ETF provider EventShares, which focuses on ETFs designed to give investors exposure to major multi-factor government policy-driven events and themes, is combining the strategies from its three initial ETFs into a new, broad-based policy fund.

The EventShares US Tax Reform Fund (TAXR), will be renamed the EventShares US Policy Alpha ETF (BATS: PLCY).  In addition, the firm is announcing the liquidation of the EventShares Republican Polices Fund (GOP) and the EventShares Democratic Policies Fund (DEMS), effective April 27, 2018, with policy catalysts from those portfolios to be incorporated into PLCY.
“It has been our view from the start that policy is an investable leading indicator, and we have seen that thesis play out in the outperformance of GOP and DEMS since launch, with both market prices as of April 18, 2018 exceeding the returns of the S&P 500 since inception and through some turbulent market conditions,” says Ben Phillips, chief investment officer at EventShares. 

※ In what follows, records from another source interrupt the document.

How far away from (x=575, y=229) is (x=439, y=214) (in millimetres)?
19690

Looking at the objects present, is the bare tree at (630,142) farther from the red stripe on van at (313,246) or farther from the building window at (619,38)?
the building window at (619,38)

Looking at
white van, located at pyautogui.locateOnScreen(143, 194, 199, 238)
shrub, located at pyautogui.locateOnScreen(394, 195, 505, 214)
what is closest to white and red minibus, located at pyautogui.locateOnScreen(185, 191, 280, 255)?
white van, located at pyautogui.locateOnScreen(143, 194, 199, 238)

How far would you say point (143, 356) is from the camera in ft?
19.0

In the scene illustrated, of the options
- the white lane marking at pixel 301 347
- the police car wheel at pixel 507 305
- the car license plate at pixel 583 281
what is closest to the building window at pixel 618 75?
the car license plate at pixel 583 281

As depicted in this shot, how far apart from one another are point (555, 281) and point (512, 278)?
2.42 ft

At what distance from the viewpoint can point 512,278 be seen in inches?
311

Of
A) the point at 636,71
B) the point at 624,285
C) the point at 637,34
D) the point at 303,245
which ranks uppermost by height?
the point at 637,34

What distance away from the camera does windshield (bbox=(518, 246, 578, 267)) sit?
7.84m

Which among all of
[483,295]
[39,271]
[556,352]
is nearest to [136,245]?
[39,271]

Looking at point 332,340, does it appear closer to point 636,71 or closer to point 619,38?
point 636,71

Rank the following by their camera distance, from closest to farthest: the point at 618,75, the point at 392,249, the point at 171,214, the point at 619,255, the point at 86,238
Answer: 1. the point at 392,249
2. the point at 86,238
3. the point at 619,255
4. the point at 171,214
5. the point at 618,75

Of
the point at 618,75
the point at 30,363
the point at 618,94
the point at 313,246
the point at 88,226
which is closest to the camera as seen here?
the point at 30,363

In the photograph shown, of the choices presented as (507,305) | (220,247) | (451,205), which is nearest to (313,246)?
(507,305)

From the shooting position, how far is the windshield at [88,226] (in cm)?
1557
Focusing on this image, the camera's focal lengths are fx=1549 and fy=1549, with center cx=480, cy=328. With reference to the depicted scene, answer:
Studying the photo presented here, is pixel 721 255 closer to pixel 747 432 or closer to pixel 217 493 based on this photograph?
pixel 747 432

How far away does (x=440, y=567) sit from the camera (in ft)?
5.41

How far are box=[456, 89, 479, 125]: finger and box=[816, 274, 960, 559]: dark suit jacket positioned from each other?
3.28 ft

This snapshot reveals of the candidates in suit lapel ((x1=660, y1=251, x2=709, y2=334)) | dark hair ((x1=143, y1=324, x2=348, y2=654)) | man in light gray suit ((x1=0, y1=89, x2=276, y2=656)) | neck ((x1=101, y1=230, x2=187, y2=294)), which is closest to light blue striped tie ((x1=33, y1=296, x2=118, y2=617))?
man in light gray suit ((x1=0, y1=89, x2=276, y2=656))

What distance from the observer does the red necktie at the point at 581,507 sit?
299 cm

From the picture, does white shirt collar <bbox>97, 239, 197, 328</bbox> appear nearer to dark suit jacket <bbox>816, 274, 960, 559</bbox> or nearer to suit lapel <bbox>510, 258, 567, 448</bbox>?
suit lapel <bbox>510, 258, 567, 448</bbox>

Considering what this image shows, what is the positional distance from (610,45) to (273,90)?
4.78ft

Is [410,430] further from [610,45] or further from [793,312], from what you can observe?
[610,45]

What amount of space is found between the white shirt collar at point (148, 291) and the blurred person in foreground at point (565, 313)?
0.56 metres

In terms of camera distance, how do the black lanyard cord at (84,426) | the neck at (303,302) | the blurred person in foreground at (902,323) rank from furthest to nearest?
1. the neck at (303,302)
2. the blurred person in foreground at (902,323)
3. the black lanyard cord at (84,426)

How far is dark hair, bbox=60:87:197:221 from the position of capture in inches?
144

“At the same time, however, GOP and DEMS were never intended as vehicles to express a political point of view, though they were viewed by some investors and advisors in that light.  They were designed to provide exposure to the policies of the two major parties, regardless of an investor’s political affiliation.  With the Policy Alpha fund, we’ve created an investment vehicle that we believe provides access to our best ideas, giving investors the opportunity to get exposure to policy without suggesting a political commitment,” Phillips says.
PLCY will look to combine the ‘best ideas’ from the three predecessor ETFs to provide exposure to companies and sectors impacted by a wider range of U.S. government policies and regulations. The firm writes that while tax reform and related policies will continue to play a significant role in the fund, there will be other drivers as well, including trade, defense, healthcare, education, border security, and environmental concerns. The fund will continue to be actively managed.